Linda Creed succumbed to her illness in 1986, the same year that her song became a smash hit when it was released in Whitney Houston’s first album.

8) Ben by Michael Jackson- Movie: Ben

I used to think that Ben was about Michael Jackson’s pet rat. Actually, it wasn’t about Michael’s pet rat, but it did come from a movie. Ben is a film about a kid named Dave when he finds a rat named Ben. He takes care of him and develops a loving relationship, until he finds out that Ben is the gay leader of a group of telekinetic rats who cause untold chaos around the city. If any of you have seen the 2003 remake of the movie Willard, starring Crispin Glover, just know that after Willard, Ben takes control of that giant group of rats.

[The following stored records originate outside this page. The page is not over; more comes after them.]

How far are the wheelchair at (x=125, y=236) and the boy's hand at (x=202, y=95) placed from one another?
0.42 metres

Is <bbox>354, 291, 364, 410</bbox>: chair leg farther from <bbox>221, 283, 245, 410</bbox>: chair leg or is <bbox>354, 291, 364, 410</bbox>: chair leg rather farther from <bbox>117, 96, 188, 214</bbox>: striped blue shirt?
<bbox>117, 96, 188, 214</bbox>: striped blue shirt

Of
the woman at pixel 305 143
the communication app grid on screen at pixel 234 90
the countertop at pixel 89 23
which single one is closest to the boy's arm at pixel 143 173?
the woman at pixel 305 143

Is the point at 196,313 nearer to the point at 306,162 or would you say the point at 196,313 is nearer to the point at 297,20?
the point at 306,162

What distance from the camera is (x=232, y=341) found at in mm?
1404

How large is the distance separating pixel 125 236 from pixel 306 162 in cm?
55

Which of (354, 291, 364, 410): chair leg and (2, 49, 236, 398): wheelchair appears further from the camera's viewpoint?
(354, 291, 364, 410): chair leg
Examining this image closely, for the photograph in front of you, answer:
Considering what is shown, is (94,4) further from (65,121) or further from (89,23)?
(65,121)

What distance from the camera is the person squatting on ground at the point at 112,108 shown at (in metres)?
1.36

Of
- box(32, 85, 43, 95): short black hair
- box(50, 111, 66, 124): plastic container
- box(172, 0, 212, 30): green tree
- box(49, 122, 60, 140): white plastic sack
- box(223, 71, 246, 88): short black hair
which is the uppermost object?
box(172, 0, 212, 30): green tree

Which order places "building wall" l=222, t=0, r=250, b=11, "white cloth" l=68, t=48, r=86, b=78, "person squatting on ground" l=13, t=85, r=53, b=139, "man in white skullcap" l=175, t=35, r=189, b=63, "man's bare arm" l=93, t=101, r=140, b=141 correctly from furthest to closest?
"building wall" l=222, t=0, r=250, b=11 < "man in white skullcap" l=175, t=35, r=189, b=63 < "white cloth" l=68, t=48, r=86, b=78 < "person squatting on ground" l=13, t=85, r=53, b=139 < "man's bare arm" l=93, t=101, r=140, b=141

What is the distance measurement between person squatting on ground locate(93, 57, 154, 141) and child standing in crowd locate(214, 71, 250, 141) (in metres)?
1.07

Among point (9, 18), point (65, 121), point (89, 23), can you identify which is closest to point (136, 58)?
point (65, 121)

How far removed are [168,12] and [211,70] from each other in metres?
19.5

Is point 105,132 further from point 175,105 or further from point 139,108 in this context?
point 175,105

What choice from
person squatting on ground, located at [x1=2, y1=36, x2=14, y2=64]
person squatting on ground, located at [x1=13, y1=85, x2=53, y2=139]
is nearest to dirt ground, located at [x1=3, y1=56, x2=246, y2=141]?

The theme song was given to Michael Jackson and it became his first solo hit, drawing tears from people until today. Bet if they all knew where it originally came from, shedding a tear may not be so easy.

9) Endless Love by Diana Ross and Lionel Ritchie – Movie: Endless Love

Endless Love is another romantic song that got its start from a relatively obscure film. Endless Love is a movie directed by Francisco Zeffirelli (most known for his 1968 film adaptation of Romeo and Juliet) starring Brooke Shields. This story about young high school couple who can’t keep it in their pants for a month, so the guy decides to set fire to the girlfriend’s house so that he can come along and save the house. (How could this plan possibly go wrong?) Long story short, it does, and what started out as a cute lovely couple turned into arson and a couple more levels worse as the movie goes on.

This is the backdrop of Dianna Ross’ best-selling single ever. Niiice.

10) Against All Odds by Phil Collins – Movie: Against All Odds

Against All Odds is a great single by Phil Collins, and the film of the same name is a neo-noir movie starring Jeff Bridges as a down-and-out football player and James Woods as a shady nightclub owner who’s been gambling through Jeff Bridges’ point shaving scheme. Oh and they’re both in love with the same girl. But the trailer makes it feel so much more like a suspense flick, one that wouldn’t mesh with Phil Collins’ soulful voice.